The neighborhood that time forgot
Seven months after mayor vowed cleanup, Prichard’s Cotton Mill Village remains haven for dumping
PRICHARD, Ala. (WALA) - In May, Mayor Jimmie Gardner showed up to the historic Cotton Mill Village community with trucks and vowed to clean up a decaying neighborhood that had become a haven for illegal dumping.
But seven months later, garbage still lines the pothole-marred streets, and the few remaining residents say they have seen little improvement.
Gardner made bold pronouncements that day in May.
“I want to make it clear, too, that if we find you in here and you violate it, we will seize your property – your car, your truck, your trailer – whatever those things are, along with fining you $1,000 the first time,” he said. “And you will be arrested, the first time.”
The mayor said then that the city was installing cameras to deter and catch such activity. And, he said a redevelopment program was in the works to build 300 to 400 new homes in the community.
But there is no sign of redevelopment anytime soon, and a drive through the streets is like taking a trip to the set of a post-apocalyptic movie. Most of the houses are abandoned and crumbling. The roads and yards are filled with mattresses, tires, furniture, cardboard and other trash – sometimes right underneath “No Dumping” signs and in plain view of the cameras.
For the few residents who have remained, it is disheartening. Fannie Dale said she has lived on Barton Street for 15 years and has watched the neighborhood deteriorate. She said she has heard promises before.
“The mayor has said that so many times,” she said. “They come out and they do a little bit. You don’t see him anymore. And then, you know, about the cameras, I really don’t think they have them because they’re still dumping. And it’s really – it’s a disgrace.”
Dale said it has gotten even worse since the Head Start center near her house closed down.
“It’s like a ghost town and night,” she said.
The once-thriving neighborhood of modest homes, which gets its name from a cotton mill that once operated in the city during the early 20th century, has dwindled to just a few residents who own their homes. Most of the rest of the people who used to live in the 50 or so houses were renters who have moved out.
What remains are abandoned buildings with broken glass, rotting wood and open doors. Neighbors told FOX10 News that the houses attract homeless people.

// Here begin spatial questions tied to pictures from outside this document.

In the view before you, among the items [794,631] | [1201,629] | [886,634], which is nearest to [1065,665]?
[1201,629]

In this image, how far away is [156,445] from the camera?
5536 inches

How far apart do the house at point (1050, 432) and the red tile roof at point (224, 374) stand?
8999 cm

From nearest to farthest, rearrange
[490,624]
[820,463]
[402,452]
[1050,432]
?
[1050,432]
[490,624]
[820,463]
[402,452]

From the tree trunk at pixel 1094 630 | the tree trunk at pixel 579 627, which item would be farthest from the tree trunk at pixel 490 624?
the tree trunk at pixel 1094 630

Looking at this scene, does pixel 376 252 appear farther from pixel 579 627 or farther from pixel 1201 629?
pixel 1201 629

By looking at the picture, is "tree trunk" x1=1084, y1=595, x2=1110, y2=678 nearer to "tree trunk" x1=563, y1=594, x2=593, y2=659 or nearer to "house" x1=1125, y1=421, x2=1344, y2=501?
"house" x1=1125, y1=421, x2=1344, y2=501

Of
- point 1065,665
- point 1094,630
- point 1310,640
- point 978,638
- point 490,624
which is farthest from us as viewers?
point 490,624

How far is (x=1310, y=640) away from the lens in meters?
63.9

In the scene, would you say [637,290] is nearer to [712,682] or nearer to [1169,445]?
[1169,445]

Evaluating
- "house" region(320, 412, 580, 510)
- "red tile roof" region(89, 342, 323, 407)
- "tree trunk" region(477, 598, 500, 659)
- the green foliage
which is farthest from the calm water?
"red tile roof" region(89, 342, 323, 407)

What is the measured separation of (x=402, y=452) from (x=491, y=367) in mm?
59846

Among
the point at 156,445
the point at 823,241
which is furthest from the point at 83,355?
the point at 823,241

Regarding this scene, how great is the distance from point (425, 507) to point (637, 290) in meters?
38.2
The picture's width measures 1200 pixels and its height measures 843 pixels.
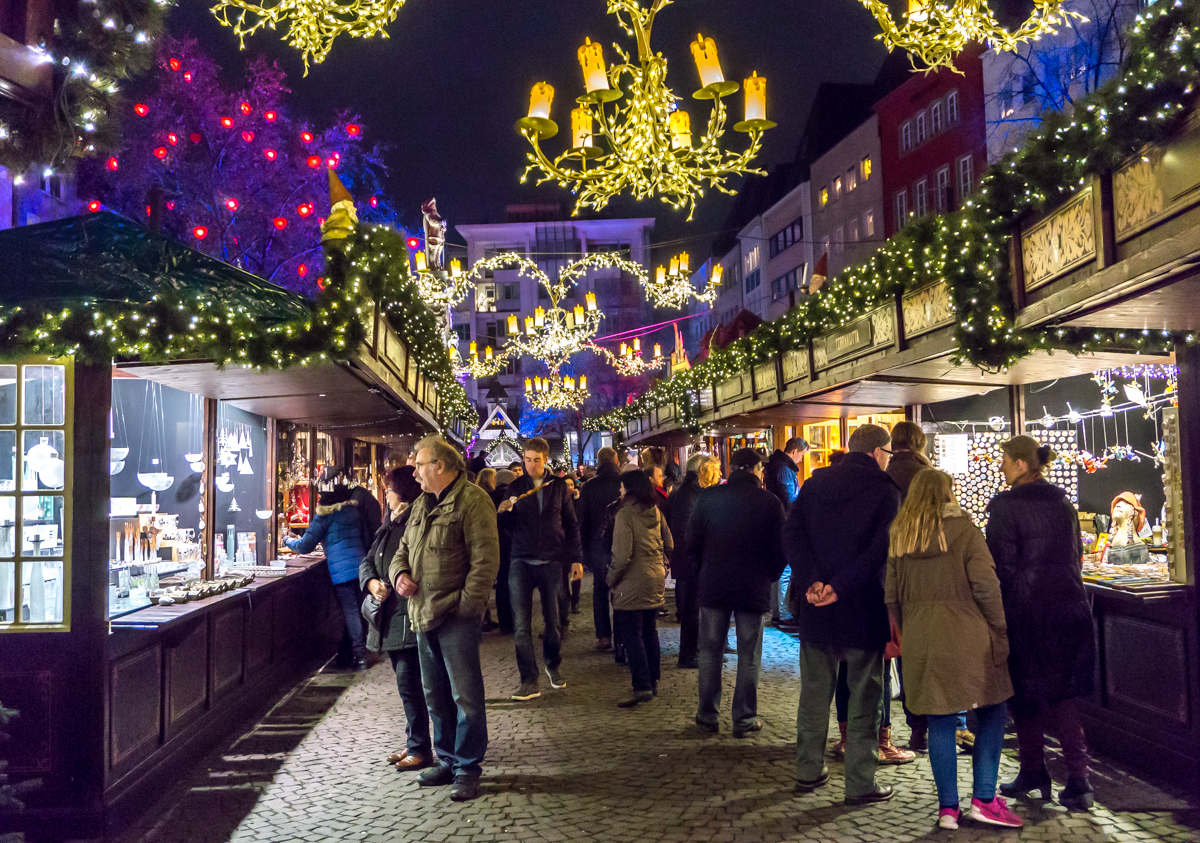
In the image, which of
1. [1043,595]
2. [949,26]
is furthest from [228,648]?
[949,26]

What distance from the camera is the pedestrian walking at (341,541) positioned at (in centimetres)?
894

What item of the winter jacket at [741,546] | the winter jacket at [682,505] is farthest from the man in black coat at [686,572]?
the winter jacket at [741,546]

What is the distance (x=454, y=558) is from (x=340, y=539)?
3.98m

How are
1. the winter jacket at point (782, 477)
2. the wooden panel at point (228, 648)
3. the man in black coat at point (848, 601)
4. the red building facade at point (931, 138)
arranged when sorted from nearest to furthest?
1. the man in black coat at point (848, 601)
2. the wooden panel at point (228, 648)
3. the winter jacket at point (782, 477)
4. the red building facade at point (931, 138)

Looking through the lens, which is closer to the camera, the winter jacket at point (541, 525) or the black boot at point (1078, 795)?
the black boot at point (1078, 795)

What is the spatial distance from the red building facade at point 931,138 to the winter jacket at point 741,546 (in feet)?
75.1

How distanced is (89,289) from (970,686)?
5.43m

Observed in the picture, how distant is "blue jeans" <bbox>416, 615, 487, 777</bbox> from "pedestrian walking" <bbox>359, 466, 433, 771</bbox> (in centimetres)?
28

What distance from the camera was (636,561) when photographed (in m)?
7.55

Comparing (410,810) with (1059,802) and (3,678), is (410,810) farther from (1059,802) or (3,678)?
(1059,802)

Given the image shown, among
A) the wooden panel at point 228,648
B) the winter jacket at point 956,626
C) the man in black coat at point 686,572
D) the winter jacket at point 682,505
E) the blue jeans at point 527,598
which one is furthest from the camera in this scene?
the winter jacket at point 682,505

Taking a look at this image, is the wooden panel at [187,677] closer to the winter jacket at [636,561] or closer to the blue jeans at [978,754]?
the winter jacket at [636,561]

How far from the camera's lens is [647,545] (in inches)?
300

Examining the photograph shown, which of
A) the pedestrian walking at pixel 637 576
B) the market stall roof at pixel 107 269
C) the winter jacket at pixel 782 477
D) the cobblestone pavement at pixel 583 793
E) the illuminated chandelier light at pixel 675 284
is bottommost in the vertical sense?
the cobblestone pavement at pixel 583 793
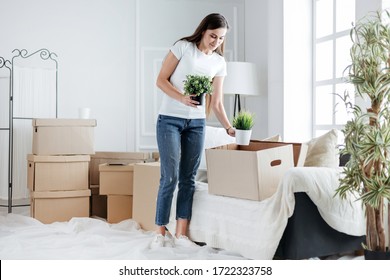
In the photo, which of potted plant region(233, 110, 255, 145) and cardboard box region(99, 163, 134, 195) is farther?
cardboard box region(99, 163, 134, 195)

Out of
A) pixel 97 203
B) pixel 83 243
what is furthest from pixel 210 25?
pixel 97 203

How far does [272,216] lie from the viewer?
81.3 inches

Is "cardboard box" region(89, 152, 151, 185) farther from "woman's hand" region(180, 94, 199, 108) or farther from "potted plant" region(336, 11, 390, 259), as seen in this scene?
"potted plant" region(336, 11, 390, 259)

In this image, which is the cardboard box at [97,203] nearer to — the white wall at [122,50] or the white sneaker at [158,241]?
the white wall at [122,50]

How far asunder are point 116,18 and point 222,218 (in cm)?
194

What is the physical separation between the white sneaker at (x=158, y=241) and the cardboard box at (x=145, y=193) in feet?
1.24

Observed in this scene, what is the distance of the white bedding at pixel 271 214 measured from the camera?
203 centimetres

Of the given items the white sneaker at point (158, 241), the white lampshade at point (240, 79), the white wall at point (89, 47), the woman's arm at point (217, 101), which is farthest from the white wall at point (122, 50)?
the white sneaker at point (158, 241)

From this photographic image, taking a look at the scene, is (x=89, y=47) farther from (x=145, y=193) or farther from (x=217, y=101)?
(x=217, y=101)

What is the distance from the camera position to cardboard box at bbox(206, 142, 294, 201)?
2.17 m

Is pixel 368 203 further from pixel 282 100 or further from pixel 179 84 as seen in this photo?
pixel 282 100

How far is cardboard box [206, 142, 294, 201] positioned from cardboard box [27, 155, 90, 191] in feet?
3.76

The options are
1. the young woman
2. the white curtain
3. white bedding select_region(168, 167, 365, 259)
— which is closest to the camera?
white bedding select_region(168, 167, 365, 259)

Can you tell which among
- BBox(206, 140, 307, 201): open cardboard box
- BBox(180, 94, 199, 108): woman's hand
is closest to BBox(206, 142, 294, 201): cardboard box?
BBox(206, 140, 307, 201): open cardboard box
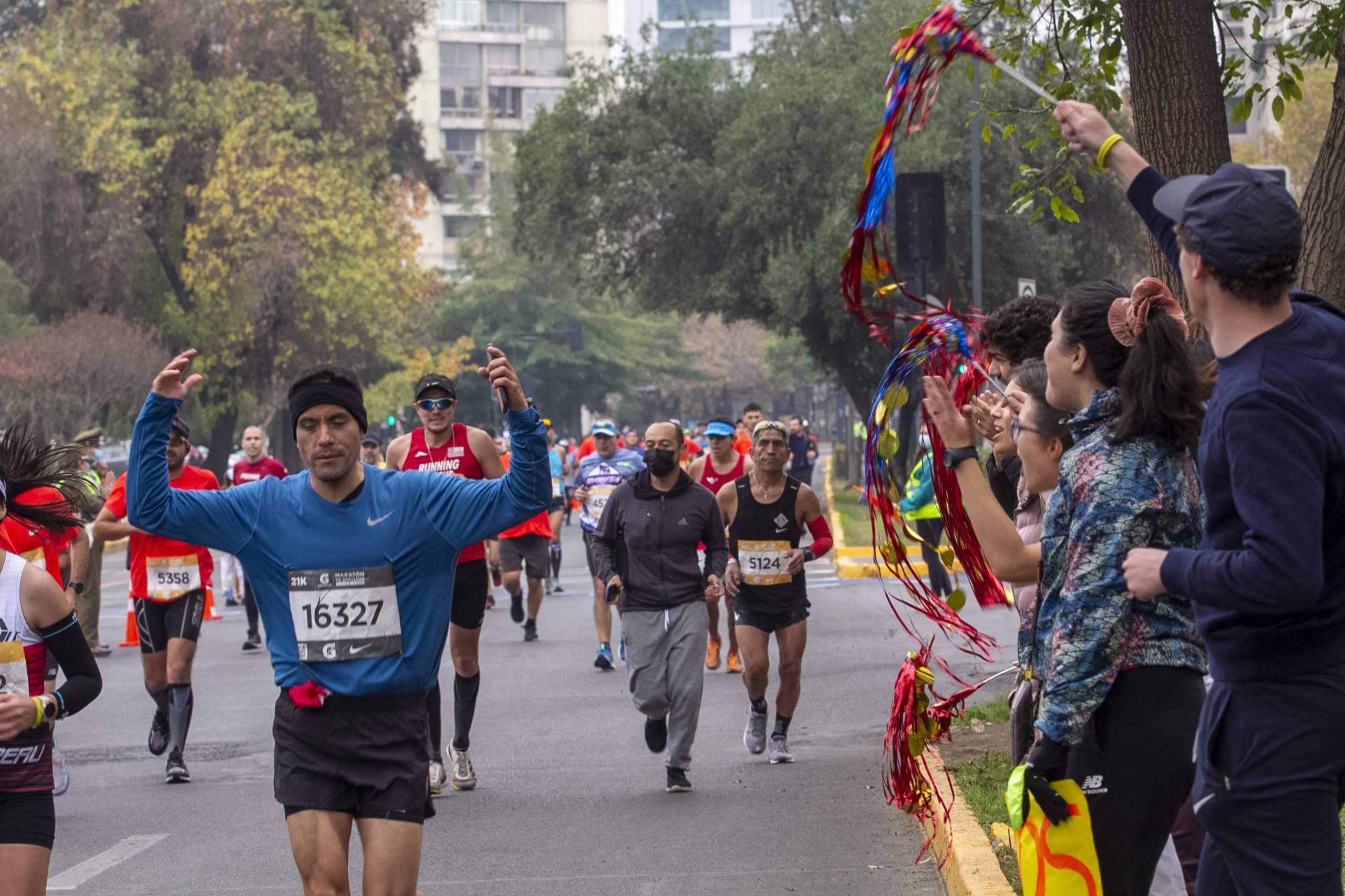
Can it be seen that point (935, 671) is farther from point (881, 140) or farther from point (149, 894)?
point (881, 140)

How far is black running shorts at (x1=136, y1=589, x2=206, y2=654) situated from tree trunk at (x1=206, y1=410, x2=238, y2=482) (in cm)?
3375

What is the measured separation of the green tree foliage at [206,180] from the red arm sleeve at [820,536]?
3066 cm

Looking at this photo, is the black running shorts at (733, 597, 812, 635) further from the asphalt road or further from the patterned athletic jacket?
the patterned athletic jacket

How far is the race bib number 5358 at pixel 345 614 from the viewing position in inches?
191

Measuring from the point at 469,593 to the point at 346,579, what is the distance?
4020 millimetres

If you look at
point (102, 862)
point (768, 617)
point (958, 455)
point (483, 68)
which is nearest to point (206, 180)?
point (768, 617)

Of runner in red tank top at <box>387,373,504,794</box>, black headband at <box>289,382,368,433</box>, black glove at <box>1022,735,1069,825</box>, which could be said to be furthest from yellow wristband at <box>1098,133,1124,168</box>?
runner in red tank top at <box>387,373,504,794</box>

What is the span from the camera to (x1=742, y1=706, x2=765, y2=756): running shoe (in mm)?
9711

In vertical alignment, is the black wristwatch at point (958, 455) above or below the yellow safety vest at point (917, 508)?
above

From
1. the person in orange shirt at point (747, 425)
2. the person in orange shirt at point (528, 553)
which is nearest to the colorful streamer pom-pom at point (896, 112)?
the person in orange shirt at point (528, 553)

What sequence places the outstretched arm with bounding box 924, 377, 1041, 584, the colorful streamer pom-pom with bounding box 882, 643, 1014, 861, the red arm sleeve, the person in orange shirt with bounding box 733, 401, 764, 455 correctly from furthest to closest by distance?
the person in orange shirt with bounding box 733, 401, 764, 455 → the red arm sleeve → the colorful streamer pom-pom with bounding box 882, 643, 1014, 861 → the outstretched arm with bounding box 924, 377, 1041, 584

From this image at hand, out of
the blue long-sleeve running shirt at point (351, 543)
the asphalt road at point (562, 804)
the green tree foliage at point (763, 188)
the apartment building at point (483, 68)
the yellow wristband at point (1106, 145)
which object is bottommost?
the asphalt road at point (562, 804)

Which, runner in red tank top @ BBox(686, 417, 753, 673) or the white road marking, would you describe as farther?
runner in red tank top @ BBox(686, 417, 753, 673)

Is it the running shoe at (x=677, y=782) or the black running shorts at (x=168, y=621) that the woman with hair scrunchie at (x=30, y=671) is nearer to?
the running shoe at (x=677, y=782)
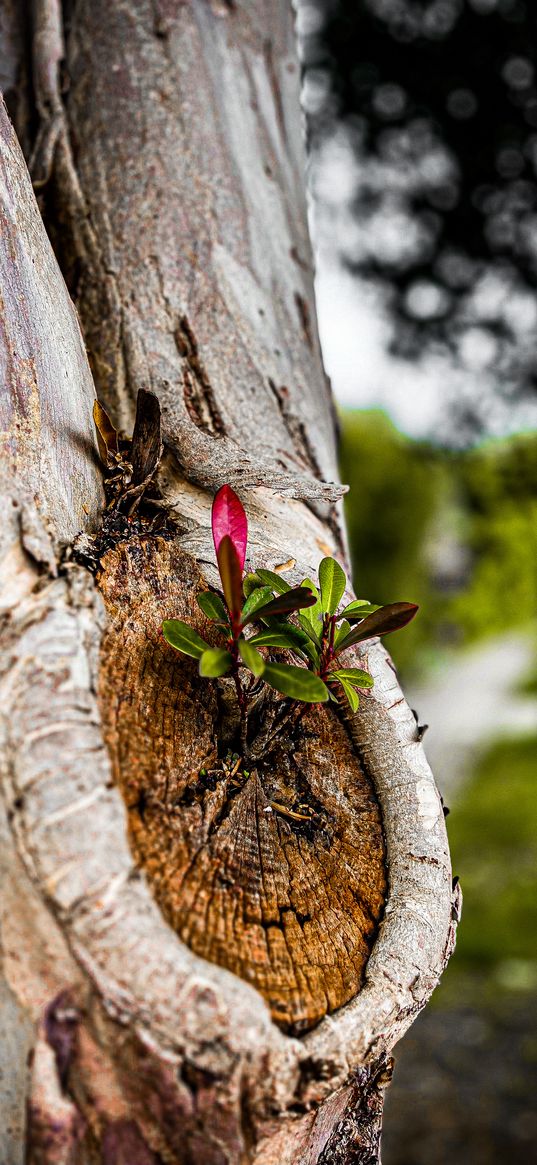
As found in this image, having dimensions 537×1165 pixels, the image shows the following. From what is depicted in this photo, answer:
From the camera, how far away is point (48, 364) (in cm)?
126

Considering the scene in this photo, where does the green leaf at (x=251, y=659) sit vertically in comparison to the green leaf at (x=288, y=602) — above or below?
below

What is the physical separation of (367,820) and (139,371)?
1.04 metres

“We don’t know who’s living in these houses,” said Kwandara Braggs, who has lived on Maudine Avenue for about 30 years. “You see people coming in and out of them.”
As tough as it is for a senior citizen like Dale, living in the neighborhood can be even more difficult for a child. Braggs has two of them.
“They can’t even come outside and play,” she told FOX10 News.
Braggs said she has to drive her children to and from school.
“No school buses. … Postman don’t want to come back here,” she said. “Delivery men don’t want to come back here. We don’t get no kind of service back up in here.”
In 2016, Whistler-based Calvin Gill Construction bought most of the properties with plans to redevelop the neighborhood. But the company ended up filing for bankruptcy protection, and a limited liability partnership based in Boca Raton, Florida, called Precious Estates – which had financed the purchase – foreclosed on the properties.
Norman Weinstein, one of the partnership’s managers, told FOX10 News that Precious Estates had wanted to build low-income housing. He said the idea was for about 200 two- and three-story garden-style houses. But he said the Prichard Housing Authority was unable to provide certificates under the government’s Section 8 program that subsidizes low-income rentals. Without those certificates, he said, it is impossible to get financing for new construction.
Weinstein said his company spent about $30,000 cleaning up the trash and debris. But he said the city failed to follow through on its commitments, which he said included promises to close off the streets and beef up police presence in the area.
“We spent a lot of money cleaning up the site. … The city was supposed to assist us with some things, which they were never able to do,” he said.
Weinstein said at this point, Precious Estates is looking to unload the 23-acre site. But he added that he believes it still has potential.
“If we could get some cooperation from the city, we could turn this neighborhood around,” he said. “It’s a really nice location, and it should be developed. “It’s very disappointing, frankly.”
Jessie Cooley, who has lived on Neese Avenue for 15 years, said he has seen some improvement since the mayor came in May – but not nearly enough.
“It still would be nice if, you know, if it was cleaned up right here,” he said. “It would make the neighborhood a little more better.”